Singapore’s biggest bank DBS Group reported a stronger-than-expected 43 per cent jump in first quarter profit to a new high from a year earlier on a higher net interest margin, sustained business momentum and resilient asset quality.
“We delivered a record performance and benefited from safe haven deposit inflows during a quarter marked by increased market volatility,” said DBS chief executive officer Piyush Gupta in a statement.
He added that the bank’s ability to sustain business momentum and customers’ trust was due to its “solid capital position, prudent risk management, diversified business lines and nimble execution, underpinned by an ongoing digital transformation”.
“Our multi-faceted franchise strengths will enable us to continue supporting customers and delivering shareholder returns,” Mr Gupta said.
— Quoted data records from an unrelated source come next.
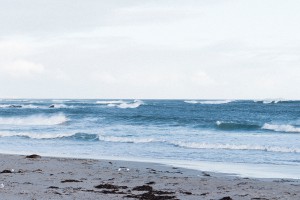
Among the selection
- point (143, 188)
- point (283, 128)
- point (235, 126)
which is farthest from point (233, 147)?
point (235, 126)

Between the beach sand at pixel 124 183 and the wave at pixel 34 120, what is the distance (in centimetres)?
3127

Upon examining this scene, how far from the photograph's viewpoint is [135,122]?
43.1 meters

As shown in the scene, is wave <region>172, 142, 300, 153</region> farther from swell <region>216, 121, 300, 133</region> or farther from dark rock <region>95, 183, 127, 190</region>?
swell <region>216, 121, 300, 133</region>

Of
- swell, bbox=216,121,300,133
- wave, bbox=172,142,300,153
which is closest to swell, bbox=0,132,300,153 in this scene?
wave, bbox=172,142,300,153

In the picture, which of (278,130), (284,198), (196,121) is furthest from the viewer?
(196,121)

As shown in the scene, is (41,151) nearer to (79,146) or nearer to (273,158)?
(79,146)

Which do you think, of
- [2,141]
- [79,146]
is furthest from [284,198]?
[2,141]

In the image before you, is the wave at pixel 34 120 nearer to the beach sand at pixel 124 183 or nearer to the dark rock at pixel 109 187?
the beach sand at pixel 124 183

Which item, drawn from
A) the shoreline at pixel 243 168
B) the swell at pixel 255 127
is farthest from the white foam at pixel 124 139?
the swell at pixel 255 127

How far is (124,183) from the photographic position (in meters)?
11.9

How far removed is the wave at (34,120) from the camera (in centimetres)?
4678

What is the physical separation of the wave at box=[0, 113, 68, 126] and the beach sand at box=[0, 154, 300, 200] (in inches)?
1231

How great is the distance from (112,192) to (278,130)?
2576cm

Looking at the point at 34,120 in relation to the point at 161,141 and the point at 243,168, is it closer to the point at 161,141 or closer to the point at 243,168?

DBS, which is also Southeast Asia’s largest lender by assets, said January to March net profit rose to S$2.57 billion (US$1.92 billion) from S$1.8 billion a year ago, beating a mean estimate of S$2.44 billion from five analysts polled by Refinitiv.
Return on equity rose to a new high of 18.6 per cent in the first quarter from 13.1 per cent the same quarter a year earlier, according to its financial statement.
It reported a total net interest margin, a key gauge of profitability, of 2.12 per cent for the first quarter, up from 1.46 per cent in the same period a year earlier, according to its financial statement.